Welcome back to backstage. The series where we dive into the ins and outs of the behind-the-scenes of designing typefaces. And this time, the focus is on a Pangram favourite, Editorial New.
It really does seem to pop up everywhere – from small indie publications (feat. a shameful plug to our own self-published endeavour) and premiere magazine titles to fashion giants and sportswear juggernauts. At its core, Editorial New is an elementary, narrow, serif – perhaps with a slight retro 90s font feel. However, it truly seems to have flown beyond the confines of its letterforms, having struck a chord at the core of the contemporary design scene, favoured by students and creative directors alike. From the elegance of the lighter weights, to the indulgent curves of the heavier weights, Editorial New has almost too much to give!
But where did this powerhouse of a typeface come from? Well, we’ve chatted to the dynamic duo Mat and Francesca about Editorial New’s storied history and the exciting future that lays ahead for it…
Hey Mat and Francesca! How are you both doing?
Mat: I’m doing great! Just fresh off the Holidays!
Francesca: Hi! Happy new year, all is good!
Mat, as the founder of Pangram Pangram, you’re involved in everything from the business side and the vision of the foundry to designing the typefaces themselves. How do you strike this balance, and how has it evolved as Pangram has evolved?
M: It’s exactly about that; Balance. Doing everything mostly by myself as the Foundry was growing was definitely a balancing act but I think the key was to stay focused on the goals and make sure I kept creating and getting inspired rather than getting too lost in all the administrative layers. The design and creation part of the foundry has always been the number 1 priority for me.
Onto Editorial New! Simply put, it’s an absolute fan favourite. Versatile but recognisable, genuinely elegant but equally sturdy, refined as body copy but personality-full as a headline — its flexibility has clearly struck a chord with designers! What was the inspiration behind it? How did you start drawing it?
M: The original goal was simple: I wanted to create a super versatile, slightly retro serif. Something inspired by the 1980s ads with the likes of Garamond and other curvy, generally tightly-spaced serifs. This was the base for it and it grew into something of its own shortly after drawing a few letters!

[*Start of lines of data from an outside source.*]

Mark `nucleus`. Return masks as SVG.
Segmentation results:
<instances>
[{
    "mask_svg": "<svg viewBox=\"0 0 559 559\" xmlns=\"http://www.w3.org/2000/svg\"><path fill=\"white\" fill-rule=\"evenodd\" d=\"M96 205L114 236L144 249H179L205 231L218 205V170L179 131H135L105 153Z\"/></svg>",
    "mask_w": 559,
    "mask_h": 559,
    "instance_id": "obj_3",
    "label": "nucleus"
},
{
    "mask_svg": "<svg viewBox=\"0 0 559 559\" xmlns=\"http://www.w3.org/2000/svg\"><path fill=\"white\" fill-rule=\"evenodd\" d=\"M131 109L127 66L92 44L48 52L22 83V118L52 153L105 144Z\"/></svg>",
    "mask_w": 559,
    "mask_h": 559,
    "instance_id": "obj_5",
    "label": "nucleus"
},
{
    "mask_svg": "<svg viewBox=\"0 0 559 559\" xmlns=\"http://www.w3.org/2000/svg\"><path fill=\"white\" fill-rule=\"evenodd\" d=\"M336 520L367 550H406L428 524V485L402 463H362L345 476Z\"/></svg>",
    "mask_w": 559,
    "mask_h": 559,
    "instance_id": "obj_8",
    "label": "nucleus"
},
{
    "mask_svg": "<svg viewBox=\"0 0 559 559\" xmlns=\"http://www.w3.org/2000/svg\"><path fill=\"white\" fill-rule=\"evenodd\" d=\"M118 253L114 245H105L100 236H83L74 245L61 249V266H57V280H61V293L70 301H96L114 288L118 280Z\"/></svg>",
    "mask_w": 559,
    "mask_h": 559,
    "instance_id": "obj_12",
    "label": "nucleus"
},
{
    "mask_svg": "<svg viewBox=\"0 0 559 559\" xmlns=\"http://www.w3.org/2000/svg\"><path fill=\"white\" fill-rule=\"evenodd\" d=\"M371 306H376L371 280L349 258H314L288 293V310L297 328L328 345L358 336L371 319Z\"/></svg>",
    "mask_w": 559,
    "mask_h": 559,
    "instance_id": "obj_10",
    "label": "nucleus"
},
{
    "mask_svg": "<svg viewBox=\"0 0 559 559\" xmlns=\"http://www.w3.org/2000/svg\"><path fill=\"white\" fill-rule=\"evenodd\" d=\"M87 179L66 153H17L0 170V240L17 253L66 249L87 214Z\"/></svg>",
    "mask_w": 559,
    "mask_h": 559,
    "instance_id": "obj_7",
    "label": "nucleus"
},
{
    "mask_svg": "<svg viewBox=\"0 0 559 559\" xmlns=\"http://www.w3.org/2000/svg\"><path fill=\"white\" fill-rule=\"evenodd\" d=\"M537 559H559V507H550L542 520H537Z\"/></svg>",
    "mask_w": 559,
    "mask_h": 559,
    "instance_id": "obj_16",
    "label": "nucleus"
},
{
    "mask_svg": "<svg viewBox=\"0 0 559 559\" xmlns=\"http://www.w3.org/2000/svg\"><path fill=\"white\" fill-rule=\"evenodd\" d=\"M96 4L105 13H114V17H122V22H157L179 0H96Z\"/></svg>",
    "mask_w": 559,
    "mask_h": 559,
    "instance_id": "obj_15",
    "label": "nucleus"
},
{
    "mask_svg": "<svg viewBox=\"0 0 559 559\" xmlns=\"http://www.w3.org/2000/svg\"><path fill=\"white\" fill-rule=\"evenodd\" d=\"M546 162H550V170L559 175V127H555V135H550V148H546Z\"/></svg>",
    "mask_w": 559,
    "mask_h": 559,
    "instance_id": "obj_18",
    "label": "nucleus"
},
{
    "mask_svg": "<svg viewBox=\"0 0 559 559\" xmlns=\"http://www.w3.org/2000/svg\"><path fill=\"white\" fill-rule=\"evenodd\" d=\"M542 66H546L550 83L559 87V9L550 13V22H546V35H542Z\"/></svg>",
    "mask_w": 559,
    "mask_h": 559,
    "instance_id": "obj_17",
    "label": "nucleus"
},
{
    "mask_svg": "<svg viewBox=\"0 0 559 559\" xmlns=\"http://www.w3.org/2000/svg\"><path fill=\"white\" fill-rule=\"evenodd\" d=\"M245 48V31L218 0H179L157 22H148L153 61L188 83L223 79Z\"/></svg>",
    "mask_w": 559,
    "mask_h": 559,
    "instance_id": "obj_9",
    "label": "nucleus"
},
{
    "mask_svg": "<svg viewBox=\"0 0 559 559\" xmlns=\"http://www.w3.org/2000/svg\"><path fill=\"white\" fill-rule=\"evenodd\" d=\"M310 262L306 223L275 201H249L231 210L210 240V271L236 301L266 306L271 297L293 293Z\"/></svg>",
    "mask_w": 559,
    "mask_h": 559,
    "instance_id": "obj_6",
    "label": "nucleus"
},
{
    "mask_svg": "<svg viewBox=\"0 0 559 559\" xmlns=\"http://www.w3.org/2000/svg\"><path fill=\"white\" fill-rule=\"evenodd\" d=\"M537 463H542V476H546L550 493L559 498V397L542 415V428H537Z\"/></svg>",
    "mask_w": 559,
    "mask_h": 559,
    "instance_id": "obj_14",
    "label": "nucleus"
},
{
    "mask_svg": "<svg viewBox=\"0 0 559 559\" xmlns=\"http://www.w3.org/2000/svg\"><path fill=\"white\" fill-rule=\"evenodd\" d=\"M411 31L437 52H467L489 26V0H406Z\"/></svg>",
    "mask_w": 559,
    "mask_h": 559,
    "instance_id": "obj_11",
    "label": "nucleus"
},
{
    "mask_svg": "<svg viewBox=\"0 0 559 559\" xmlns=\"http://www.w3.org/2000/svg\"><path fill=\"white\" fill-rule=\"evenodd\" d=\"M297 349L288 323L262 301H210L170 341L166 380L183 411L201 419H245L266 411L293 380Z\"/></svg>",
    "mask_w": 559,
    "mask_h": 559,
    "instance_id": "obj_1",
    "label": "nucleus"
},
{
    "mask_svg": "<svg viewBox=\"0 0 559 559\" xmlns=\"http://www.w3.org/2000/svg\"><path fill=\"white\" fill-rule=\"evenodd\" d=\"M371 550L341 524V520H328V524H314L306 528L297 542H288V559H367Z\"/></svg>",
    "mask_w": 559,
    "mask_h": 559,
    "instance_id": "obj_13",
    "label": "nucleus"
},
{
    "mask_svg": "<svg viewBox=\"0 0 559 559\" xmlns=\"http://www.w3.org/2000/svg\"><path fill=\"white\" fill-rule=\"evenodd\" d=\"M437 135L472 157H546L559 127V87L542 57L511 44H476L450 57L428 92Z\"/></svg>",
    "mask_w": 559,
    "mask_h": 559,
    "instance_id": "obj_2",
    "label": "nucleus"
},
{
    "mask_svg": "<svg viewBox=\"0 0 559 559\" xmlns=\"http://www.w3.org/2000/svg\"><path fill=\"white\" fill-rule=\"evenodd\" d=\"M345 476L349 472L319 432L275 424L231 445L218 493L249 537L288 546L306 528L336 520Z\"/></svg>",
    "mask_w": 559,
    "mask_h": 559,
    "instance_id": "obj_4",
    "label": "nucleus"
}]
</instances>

Were there any key turning points in the development of the typeface? Moments where you felt like everything fell into place? Or was it more of a gradual process?
M: I’d say a lot of typefaces I design are a gradual process. They rarely end up the way I imagined them at first. The process generally takes some time and since I continuously try to stay inspired, there are always new ideas coming in during the journey. That being said, I think that when the basic set of the Thin Master was done, I really felt good about the complete type and its potential!
Hey Francesca! One thing about typefaces is that they’re never really done — Type Designers constantly seem to rework and improve them. For Editorial New’s 2.0 version, how did you refine the typeface, and what improvements would designers see when they use it?
F: My main focus has been on the rebalance of weights & proportions, especially in the darker instances. These corrections are something that one can easily spot. However, other minor refinements wouldn’t be visible to a non-type designer’s eye but improve the font’s general comfort.
You also worked on the italics for Editorial New; how does that drawing process differ from drawing the uprights for a serif?
F: I love drawing italics, it comes naturally to me, and I have fun with it. That is one of the first significant and personal differences. There are many kinds of italics also, and a True Serif Italic is what I love to draw most. True italics means not just slant — the construction of the letter changes entirely from the upright.
How do you find the process of developing and refining a typeface that already exists in some form? Does the process differ from when you design one yourself from scratch?
F: First of all, my interventions were in conversation with Mat. Before making the changes, we review them together. Editorial New was already very successful; our focus was to improve the font to the maximum while respecting its design. In revising an existing font, I use much of my experience as a type designer and less of my creativity. While designing the italics, I could express both.
And back to you, Mat! If you were pairing Editorial New with another typeface, what style would you use, and what typeface would you pair it with?
M: Well, the obvious answer is a nice Grotesk font, something like Neue Montreal, haha! But, obvious aside, Editorial New was made to be very versatile like I mentioned earlier so pairing really depends if you use it as a headline or a body text. I think it goes really well with fonts with cleaner lines, like a geometric or a more subtle sans. On the other hand, I feel it could go with a crazy cursive font but maybe that’s just me!
A simple but necessary one — what’s your favourite glyph in Editorial New?
M: Ouhhhh tough one! If I had to choose one I think it would be the lowercase k. I think it encapsulates the personality of Editorial New super well and the fact that it’s disconnected adds to the tension.
F: I am very much in love with the italic ‘v’.
And finally, what’s next for Editorial New? We’ve heard whispers about an Editorial Old on the horizon… can we get a sneak peek?
M: Yessss! The idea behind Editorial Old is to create a version where the New feeling has been eroded and washed with the passing of time. A sort of homage to the retro part of Editorial New. Giving it more organic and fluid almost melted curves and ligatures.